遇到的问题
kafka使用kerberos安全认证后,我这边的消费程序需要修改。原本如果是普通的消费程序,加两行代码就行了:
System.setProperty("java.security.auth.login.config", kafkaJaasPath);
System.setProperty("java.security.krb5.conf", krb5Path);
但是我的程序是用spark streaming框架写的。原本在我的idea上跑local跑的好好的,结果一上到spark standalone集群就崩了,报了下面的错误:
Caused by: org.apache.kafka.common.KafkaException: Failed to construct kafka consumer
at org.apache.kafka.clients.consumer.KafkaConsumer.<init>(KafkaConsumer.java:702)
at org.apache.kafka.clients.consumer.KafkaConsumer.<init>(KafkaConsumer.java:557)
at org.apache.kafka.clients.consumer.KafkaConsumer.<init>(KafkaConsumer.java:540)
at org.apache.spark.streaming.kafka010.CachedKafkaConsumer.<init>(CachedKafkaConsumer.scala:45)
at org.apache.spark.streaming.kafka010.CachedKafkaConsumer$.get(CachedKafkaConsumer.scala:194)
at org.apache.spark.streaming.kafka010.KafkaRDDIterator.<init>(KafkaRDD.scala:252)
at org.apache.spark.streaming.kafka010.KafkaRDD.compute(KafkaRDD.scala:212)
at org.apache.spark.rdd.RDD.computeOrReadCheckpoint(RDD.scala:324)
at org.apache.spark.rdd.RDD.iterator(RDD.scala:288)
at org.apache.spark.rdd.MapPartitionsRDD.compute(MapPartitionsRDD.scala:49)
at org.apache.spark.rdd.RDD.computeOrReadCheckpoint(RDD.scala:324)
at org.apache.spark.rdd.RDD.iterator(RDD.scala:288)
at org.apache.spark.rdd.MapPartitionsRDD.compute(MapPartitionsRDD.scala:49)
————————
任务要求. 把上面的提取文本从头到尾重新打一遍,一个字都别改。

数据部分.
————————
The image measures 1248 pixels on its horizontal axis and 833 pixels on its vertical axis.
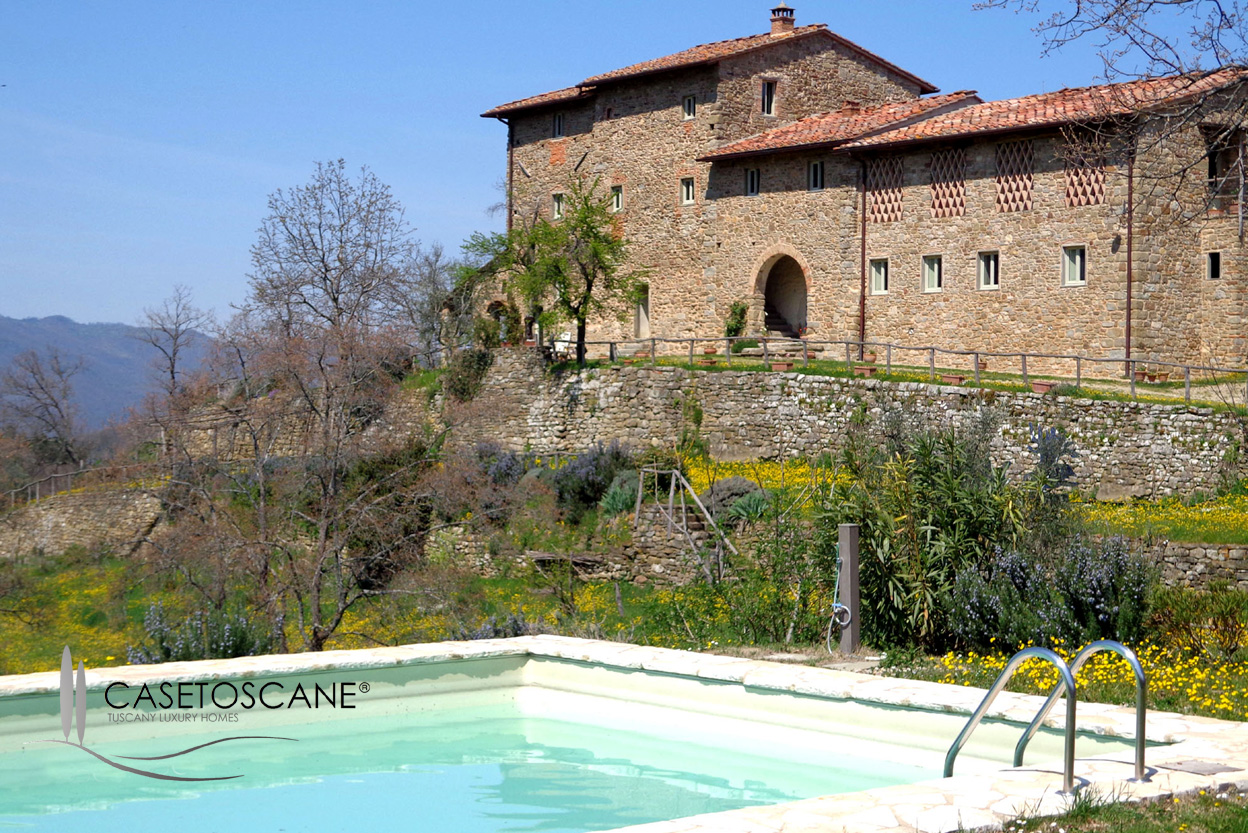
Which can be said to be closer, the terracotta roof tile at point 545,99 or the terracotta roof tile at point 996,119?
the terracotta roof tile at point 996,119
————————
任务结果.
遇到的问题
kafka使用kerberos安全认证后,我这边的消费程序需要修改。原本如果是普通的消费程序,加两行代码就行了:
System.setProperty("java.security.auth.login.config", kafkaJaasPath);
System.setProperty("java.security.krb5.conf", krb5Path);
但是我的程序是用spark streaming框架写的。原本在我的idea上跑local跑的好好的,结果一上到spark standalone集群就崩了,报了下面的错误:
Caused by: org.apache.kafka.common.KafkaException: Failed to construct kafka consumer
at org.apache.kafka.clients.consumer.KafkaConsumer.<init>(KafkaConsumer.java:702)
at org.apache.kafka.clients.consumer.KafkaConsumer.<init>(KafkaConsumer.java:557)
at org.apache.kafka.clients.consumer.KafkaConsumer.<init>(KafkaConsumer.java:540)
at org.apache.spark.streaming.kafka010.CachedKafkaConsumer.<init>(CachedKafkaConsumer.scala:45)
at org.apache.spark.streaming.kafka010.CachedKafkaConsumer$.get(CachedKafkaConsumer.scala:194)
at org.apache.spark.streaming.kafka010.KafkaRDDIterator.<init>(KafkaRDD.scala:252)
at org.apache.spark.streaming.kafka010.KafkaRDD.compute(KafkaRDD.scala:212)
at org.apache.spark.rdd.RDD.computeOrReadCheckpoint(RDD.scala:324)
at org.apache.spark.rdd.RDD.iterator(RDD.scala:288)
at org.apache.spark.rdd.MapPartitionsRDD.compute(MapPartitionsRDD.scala:49)
at org.apache.spark.rdd.RDD.computeOrReadCheckpoint(RDD.scala:324)
at org.apache.spark.rdd.RDD.iterator(RDD.scala:288)
at org.apache.spark.rdd.MapPartitionsRDD.compute(MapPartitionsRDD.scala:49)